Luciano Maia
Tu, Poeta!
Um labirinto de solidão, recém-inaugurado, te aguarda além dos
limites daquele vale que sabes existir após todas as peregrinações
pelo país das consagrações dos instantes, país pluralista que admite
o ódio e o amor darem-se as mãos. Sim, para que, da comunhão dos
contrários, possa surgir o Outro. O mexicano Octavio Paz pressentiu
com agudeza essa existência resgatada da primordialidade: as
antíteses da palavra alcançam, ou melhor, nascem das contradições do
mundo real-imaginário que te insulta e enaltece, Poeta.
Por conheceres a vertigem da altura e a subalterna escuridão do
poço; por amares, como amou Baudelaire, as maravilhosas nuvens que
passam além e por seres capaz de pernoitar com a dor subterrânea da
Humanidade, podes digna e honestamente celebrar o ingresso nos
umbrais da mais simples sabedoria.
Por silenciares a humilhação e por clamares a vingança de súbito,
podes extrair do semelhante o espanto e a compaixão. A palavra que
atenua e conflagra, que incendeia e pacifica, somente tu a conheces,
embora saibas que a ninguém ela se entregará sem que o preço de
lucidez tamanha seja cobrado. E esse preço, nunca ressarcido por
completo, te exigirá, por todas as vidas porventura merecidas de
viveres, teu testemunho constante, teu velado sofrer, tua alegria
despercebida. Teu braço, teu coração.
A tua fortuna ou a tua condenação, tudo o que marca e estigmatiza é,
para ti, Poeta, prenda e oferenda, itinerário e missão. E não te
enganas quando julgas que a ti, não a outrem, confiou a vida essa
tarefa de desvendar mistérios que para ti são dias e noites de amor
e de guerra, tal qual sentiu Eduardo Galeano. A poesia é palavrágua,
parábola da fonte elemental inexaurível, água que não cria lodo,
porque corrente eterna.
Alguém que não conheces, mas que adivinhas, recebe a tua palavra, o
teu ombro, Poeta, para empreender a viagem de regresso a si mesmo,
que é o retorno do homem à sua condição de um ser capaz de amor,
alguém capaz de construir para os demais, que são ele mesmo, alguém
que canta a canção dos outros, que é a sua mesma canção.

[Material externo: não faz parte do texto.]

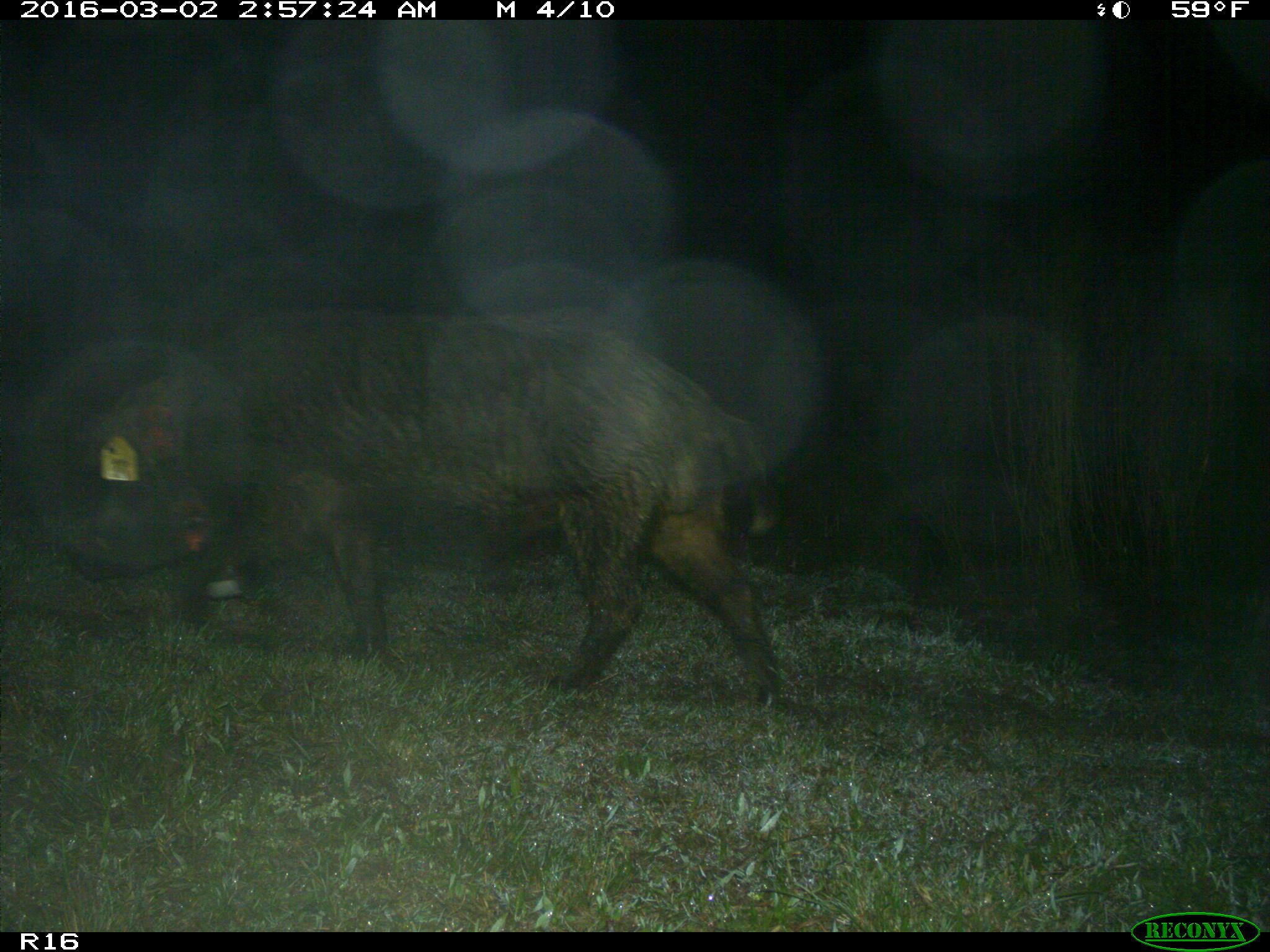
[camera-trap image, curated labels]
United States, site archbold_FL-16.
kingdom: Animalia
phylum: Chordata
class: Mammalia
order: Artiodactyla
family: Suidae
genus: Sus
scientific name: Sus scrofa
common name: wild boar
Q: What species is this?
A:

Nesse encontro, marcado desde o início dos tempos, mas pelos
equívocos dos homens sempre adiado, és arauto da esperança útil,
anfitrião em morada alheia, profeta sem nenhuma seita, mestre
itinerante da mais compassiva ternura. E és também, tu o sabes,
aquele que se fez soldado na luta pelo novo, pelo maior, que é o
Todo compartilhado.Tal qual Gautama Buda, estás à porta do Infinito,
mas só entrarás quando o último irmão o fizer.
Os poetas de todos os tempos, desde o velejador apaixonado da
Odisséia ao cosmonauta inebriado da Galáxia, sonham com o azul da
Terra e do Mar para todos. Esses irmãos-em-poesia que são, como tu,
a inspiração do gume e da pétala, do anoitecer remoto e da mais
rubra alvorada, já sabiam, desde que um anjo torto lhes tocou o
ombro e sentenciou a sua vida gauche, que da efêmera ou duradoura
passagem de suas sombras iluminadas, ficaria para sempre a imortal
palavra que pronunciaram, vinda dos lábios de todos nós. Tu, Poeta,
és a ponte entre o verbo e a luz, tu és o medium.